1. Choose the Cloud storage category from the left pane and click Google Drive. You can also search Google Drive in the search box.
Note: If you had already added a Google Drive connection earlier, click the Saved connections category from the left pane and proceed to import. To learn more about Saved connections, click here.
2. If you have already added a connection, click the existing connection and start importing data.
Note: Click the Add new link to add a new Google Drive account. You can create as many Google Drive connections as required.
3. Authenticate your Google Drive account. You will need to authorize DataPrep to access your files when you do this for the first time.
4. To incrementally import your data, click the Advanced selection link.
Advanced selection helps you perform dynamic file selection based on regex. This can be used for getting new or incremental data from your Google Drive folder. The newly added or modified file that matches the file pattern after the previous sync will be taken from your Google Drive folder.
The details required are :
Choose folder : Choose the folder you want to import data from.
Include subfolders : You can also select the Include subfolders checkbox if you want to include subfolders while searching for a file. Click here to know the limitations of this option.
Note: The file pattern match is a simple regex type match. For example, to fetch files with file names such as Sales_2022.csv , Sales_2023.csv , Sales_2024.csv , you can input the pattern Sales_.*
Similarly to fetch files such as PublicData1.csv , PublicData2.csv , PublicData3.csv , use Public.*
If you want to import a single file, then specify the pattern using the exact file name.
Eg: leads_jan_2022.*
Parse file as : Choose the required extension to parse the file. If your file format is not a commonly used one, you can use this option to parse the file into one of the following formats before importing the data into a readable format. The available formats are CSV, TSV, JSON, XML, and TXT.
Fill in the required details and click the Import button.
Note: We support only CSV, TSV, JSON, XML, and TXT file formats for incremental fetch from cloud storage.
5. Once you have completed importing data, your dataset will open and you can start preparing your data right away.
6. When your dataset is ready, export it to the required destination before next reload.
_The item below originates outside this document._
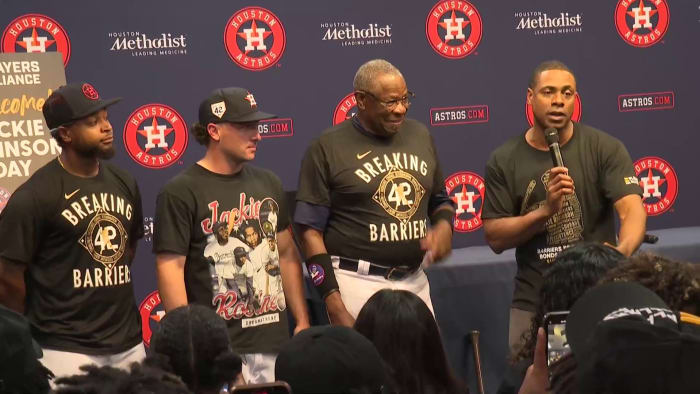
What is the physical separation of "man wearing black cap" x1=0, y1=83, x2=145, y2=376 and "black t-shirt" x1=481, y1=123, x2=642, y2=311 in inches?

Schedule your dataset based on your pipeline complexity. Give enough time to import, process data and export.
7. When the dataset is scheduled for import, the imported time or the last scheduled time is recorded. Initially, only the oldest file will be fetched. During every successful sync, the last sync time is updated with the new value and the file created or modified after the sync time is imported. If there is no new or modified file in Google Drive, no data will be imported. If no data were synced, the sync time will be updated since it was given a try. In the next cycle, the file created or modified after this sync time will be fetched.
You can verify the number of records fetched from Google Drive in the Operations history panel on the Sync Status page.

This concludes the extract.